Render the part of the items that opens with the line containing "Does the dark" and closes with the line containing "377 centimetres" as a two-column CSV headed text and answer. Give one row per item, with each field in quotes and any line breaks replaced by spaces.

** begin Input records **

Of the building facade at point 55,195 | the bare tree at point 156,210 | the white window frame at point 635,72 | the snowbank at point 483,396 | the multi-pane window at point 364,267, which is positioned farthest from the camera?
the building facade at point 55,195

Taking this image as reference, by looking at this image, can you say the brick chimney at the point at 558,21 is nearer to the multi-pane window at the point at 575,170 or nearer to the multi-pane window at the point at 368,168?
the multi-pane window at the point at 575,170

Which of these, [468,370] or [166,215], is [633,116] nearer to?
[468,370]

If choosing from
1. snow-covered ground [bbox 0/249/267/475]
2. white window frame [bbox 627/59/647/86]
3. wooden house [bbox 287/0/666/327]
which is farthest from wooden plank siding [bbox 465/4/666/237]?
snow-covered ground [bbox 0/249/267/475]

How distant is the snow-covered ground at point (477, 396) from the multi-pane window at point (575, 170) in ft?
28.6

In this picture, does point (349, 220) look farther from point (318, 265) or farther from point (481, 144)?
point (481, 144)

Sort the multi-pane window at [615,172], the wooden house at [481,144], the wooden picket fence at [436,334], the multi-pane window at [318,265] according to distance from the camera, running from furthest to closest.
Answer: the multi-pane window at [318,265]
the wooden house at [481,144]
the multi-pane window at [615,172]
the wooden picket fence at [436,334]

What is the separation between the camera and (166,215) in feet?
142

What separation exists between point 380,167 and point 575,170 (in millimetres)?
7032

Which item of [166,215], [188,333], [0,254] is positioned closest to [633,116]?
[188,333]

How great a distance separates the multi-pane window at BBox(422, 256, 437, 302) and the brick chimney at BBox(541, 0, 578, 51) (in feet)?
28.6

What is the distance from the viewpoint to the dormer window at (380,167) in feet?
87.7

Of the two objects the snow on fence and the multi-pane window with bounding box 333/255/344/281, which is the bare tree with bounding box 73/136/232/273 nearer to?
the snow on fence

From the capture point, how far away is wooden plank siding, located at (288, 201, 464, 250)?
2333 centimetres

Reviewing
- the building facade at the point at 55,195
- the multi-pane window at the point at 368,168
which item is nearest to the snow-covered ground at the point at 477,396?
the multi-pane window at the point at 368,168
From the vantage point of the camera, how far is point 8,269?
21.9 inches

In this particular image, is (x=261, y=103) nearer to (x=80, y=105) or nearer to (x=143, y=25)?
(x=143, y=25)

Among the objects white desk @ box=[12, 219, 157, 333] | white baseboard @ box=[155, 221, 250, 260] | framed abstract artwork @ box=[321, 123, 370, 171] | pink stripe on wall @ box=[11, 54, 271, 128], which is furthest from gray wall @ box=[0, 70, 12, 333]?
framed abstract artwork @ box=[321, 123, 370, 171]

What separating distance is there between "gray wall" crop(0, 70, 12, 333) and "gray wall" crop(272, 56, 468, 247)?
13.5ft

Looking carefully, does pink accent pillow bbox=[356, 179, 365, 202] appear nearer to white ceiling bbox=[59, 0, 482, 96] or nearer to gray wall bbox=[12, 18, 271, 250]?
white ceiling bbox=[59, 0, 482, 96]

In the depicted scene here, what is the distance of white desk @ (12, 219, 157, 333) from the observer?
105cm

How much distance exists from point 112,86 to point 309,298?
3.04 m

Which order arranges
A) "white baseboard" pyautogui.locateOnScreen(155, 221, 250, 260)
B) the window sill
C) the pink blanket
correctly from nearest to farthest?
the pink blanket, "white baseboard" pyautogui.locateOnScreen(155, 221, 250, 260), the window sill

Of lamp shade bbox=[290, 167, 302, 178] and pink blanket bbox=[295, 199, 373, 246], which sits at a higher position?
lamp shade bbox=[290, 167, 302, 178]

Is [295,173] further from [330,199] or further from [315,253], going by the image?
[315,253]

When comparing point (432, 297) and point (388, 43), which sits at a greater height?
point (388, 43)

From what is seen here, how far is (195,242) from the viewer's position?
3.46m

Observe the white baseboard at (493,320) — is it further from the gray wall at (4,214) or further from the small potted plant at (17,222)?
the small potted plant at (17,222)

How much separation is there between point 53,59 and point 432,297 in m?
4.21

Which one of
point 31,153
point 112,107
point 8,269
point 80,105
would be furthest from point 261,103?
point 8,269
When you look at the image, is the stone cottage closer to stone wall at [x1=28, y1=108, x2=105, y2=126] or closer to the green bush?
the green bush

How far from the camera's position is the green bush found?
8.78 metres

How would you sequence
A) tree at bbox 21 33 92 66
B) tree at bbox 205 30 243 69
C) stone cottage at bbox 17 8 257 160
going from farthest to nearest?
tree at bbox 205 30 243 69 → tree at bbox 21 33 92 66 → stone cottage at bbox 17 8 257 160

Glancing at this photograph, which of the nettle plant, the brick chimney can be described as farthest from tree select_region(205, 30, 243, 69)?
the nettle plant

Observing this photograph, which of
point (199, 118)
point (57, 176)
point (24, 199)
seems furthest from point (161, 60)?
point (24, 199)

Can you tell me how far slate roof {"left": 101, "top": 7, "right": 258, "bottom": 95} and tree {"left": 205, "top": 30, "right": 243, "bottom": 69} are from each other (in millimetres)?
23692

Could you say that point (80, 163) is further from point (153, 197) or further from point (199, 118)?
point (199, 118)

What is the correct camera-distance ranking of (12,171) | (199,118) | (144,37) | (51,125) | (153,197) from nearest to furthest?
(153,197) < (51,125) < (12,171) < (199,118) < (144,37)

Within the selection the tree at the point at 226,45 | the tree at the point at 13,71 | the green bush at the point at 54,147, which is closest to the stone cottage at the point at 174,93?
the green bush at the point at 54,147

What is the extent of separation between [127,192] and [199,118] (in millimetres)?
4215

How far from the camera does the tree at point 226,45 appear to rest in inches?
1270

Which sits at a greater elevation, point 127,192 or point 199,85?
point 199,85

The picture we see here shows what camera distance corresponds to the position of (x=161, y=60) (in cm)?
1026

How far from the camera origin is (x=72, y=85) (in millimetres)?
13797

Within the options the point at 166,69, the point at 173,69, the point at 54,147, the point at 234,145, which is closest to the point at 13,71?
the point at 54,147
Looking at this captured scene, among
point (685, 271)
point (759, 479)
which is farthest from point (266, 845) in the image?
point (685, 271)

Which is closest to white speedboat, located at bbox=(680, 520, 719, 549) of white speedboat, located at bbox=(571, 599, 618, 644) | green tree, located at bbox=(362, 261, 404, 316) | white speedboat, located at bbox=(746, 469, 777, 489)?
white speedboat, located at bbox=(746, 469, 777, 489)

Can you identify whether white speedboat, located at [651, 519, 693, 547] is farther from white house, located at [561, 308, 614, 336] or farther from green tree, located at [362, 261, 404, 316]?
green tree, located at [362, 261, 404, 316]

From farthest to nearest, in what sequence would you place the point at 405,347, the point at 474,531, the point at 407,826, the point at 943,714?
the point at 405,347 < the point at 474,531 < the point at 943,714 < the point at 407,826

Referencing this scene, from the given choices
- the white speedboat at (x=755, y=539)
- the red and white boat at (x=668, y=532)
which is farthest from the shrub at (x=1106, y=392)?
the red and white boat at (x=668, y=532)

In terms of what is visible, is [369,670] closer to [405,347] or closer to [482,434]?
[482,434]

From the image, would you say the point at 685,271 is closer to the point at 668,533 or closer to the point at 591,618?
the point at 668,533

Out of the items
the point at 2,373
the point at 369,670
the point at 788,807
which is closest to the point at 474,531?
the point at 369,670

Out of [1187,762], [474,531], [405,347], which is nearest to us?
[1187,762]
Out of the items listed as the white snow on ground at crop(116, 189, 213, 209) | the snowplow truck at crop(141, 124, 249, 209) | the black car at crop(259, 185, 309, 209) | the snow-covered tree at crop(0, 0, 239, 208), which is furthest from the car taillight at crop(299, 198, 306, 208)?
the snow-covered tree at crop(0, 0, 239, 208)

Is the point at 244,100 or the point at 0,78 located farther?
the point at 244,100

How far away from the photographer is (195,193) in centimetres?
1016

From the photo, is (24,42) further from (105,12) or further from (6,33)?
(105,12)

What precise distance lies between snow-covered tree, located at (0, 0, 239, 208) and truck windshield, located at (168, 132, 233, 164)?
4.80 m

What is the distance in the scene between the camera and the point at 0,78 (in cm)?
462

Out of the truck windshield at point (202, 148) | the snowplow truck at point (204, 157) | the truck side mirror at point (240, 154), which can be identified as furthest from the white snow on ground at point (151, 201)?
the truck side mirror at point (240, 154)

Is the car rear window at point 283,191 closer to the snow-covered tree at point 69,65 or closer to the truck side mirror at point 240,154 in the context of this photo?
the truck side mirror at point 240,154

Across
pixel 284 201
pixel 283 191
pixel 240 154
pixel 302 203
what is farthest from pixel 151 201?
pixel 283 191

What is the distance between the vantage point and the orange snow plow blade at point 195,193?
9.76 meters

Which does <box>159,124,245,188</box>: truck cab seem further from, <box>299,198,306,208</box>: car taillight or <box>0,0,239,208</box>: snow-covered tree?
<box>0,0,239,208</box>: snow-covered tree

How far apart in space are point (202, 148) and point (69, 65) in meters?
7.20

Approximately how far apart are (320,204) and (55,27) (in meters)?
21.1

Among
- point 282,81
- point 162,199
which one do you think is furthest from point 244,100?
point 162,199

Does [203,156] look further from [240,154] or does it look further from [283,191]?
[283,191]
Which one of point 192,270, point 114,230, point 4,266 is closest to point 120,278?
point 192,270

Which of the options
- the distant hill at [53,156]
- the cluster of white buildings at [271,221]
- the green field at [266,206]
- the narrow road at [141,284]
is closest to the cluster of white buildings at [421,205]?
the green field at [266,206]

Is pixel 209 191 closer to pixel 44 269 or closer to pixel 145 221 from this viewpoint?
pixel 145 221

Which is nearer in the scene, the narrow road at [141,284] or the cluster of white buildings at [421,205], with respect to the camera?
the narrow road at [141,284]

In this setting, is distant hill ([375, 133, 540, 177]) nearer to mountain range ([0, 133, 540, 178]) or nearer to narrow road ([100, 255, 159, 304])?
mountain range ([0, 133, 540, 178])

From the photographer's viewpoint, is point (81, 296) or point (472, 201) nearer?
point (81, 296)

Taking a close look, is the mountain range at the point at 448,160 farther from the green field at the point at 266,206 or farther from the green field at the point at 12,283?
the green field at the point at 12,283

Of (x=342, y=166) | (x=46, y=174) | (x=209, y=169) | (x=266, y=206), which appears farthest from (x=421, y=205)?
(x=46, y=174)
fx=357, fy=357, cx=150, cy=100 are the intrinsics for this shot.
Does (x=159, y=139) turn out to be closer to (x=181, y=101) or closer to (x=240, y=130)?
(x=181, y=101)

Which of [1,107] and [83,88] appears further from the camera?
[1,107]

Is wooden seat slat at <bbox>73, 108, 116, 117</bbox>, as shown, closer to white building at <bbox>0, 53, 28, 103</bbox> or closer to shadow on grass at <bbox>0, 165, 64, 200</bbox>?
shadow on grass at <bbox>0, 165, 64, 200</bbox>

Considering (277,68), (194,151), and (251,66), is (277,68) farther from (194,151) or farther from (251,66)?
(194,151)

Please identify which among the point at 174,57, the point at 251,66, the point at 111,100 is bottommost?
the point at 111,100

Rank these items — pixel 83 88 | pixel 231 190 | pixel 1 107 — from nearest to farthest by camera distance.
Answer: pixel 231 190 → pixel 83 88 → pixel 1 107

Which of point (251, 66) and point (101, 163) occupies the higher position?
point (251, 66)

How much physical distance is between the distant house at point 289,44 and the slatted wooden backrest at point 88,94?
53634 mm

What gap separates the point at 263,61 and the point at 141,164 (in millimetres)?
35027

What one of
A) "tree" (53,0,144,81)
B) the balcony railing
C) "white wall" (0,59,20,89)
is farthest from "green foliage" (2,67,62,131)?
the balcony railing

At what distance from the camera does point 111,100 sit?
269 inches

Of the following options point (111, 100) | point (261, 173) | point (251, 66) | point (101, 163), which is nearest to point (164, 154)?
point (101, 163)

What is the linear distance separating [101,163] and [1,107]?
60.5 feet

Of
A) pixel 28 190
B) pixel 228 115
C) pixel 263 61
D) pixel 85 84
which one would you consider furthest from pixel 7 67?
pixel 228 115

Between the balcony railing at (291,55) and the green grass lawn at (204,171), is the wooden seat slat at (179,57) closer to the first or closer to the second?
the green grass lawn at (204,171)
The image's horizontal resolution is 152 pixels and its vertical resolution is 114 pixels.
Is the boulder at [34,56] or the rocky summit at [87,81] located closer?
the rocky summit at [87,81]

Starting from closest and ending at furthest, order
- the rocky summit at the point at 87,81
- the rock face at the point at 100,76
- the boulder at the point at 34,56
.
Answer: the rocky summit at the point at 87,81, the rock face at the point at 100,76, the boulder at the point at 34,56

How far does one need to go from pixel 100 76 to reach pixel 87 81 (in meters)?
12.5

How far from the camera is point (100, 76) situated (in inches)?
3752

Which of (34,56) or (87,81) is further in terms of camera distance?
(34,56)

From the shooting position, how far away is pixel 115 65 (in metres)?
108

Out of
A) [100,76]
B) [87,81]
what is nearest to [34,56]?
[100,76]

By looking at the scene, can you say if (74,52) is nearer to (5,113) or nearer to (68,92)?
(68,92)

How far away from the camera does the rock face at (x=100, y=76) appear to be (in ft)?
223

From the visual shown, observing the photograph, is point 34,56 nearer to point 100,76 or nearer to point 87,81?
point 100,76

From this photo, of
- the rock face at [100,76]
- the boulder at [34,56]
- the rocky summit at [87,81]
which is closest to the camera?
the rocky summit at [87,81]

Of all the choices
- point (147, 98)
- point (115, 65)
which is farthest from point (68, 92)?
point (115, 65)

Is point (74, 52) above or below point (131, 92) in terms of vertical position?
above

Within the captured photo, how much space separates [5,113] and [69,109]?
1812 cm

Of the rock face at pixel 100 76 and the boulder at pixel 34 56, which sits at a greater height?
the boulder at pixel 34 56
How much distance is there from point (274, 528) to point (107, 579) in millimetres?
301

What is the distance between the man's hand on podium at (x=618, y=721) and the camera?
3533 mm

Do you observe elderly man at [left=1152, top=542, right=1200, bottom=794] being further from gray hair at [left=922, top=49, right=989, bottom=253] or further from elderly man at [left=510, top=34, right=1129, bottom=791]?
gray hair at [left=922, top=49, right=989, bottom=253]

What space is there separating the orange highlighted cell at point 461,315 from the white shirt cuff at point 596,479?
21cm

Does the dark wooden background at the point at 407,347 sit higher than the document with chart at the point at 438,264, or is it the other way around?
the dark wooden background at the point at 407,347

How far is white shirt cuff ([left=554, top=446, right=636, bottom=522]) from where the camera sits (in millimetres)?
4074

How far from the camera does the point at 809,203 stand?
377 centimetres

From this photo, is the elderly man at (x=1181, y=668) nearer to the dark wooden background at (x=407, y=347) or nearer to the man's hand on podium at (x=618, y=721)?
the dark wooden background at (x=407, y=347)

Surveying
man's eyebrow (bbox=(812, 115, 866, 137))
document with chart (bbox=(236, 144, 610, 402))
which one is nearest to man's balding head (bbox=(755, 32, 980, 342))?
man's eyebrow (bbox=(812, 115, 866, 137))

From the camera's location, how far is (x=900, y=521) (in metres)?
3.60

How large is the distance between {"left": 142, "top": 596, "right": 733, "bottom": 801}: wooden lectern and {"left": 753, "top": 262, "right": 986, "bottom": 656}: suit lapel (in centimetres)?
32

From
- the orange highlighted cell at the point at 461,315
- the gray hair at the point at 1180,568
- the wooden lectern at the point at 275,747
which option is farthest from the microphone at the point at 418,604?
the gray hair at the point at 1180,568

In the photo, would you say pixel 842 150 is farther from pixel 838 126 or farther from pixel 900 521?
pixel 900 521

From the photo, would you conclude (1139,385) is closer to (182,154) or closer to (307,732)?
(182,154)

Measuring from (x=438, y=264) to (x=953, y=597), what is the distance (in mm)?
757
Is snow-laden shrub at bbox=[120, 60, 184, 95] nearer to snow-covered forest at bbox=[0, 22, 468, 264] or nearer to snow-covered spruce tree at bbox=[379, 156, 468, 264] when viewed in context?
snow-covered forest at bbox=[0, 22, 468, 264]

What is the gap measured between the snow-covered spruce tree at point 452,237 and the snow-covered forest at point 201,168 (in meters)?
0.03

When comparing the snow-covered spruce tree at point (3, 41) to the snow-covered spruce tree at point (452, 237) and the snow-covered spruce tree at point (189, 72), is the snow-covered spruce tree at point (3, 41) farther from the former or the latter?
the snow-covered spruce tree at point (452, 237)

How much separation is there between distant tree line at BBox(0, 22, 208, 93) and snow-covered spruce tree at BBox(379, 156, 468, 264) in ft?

** end Input records **

Correct result »
text,answer
"Does the dark wooden background at the point at 407,347 sit higher than the document with chart at the point at 438,264, or is it the other way around?","the dark wooden background at the point at 407,347"
"How far is white shirt cuff ([left=554, top=446, right=636, bottom=522]) from where the camera sits (in millimetres)?","4074"
"How far from the camera does the point at 809,203 stand?","377 centimetres"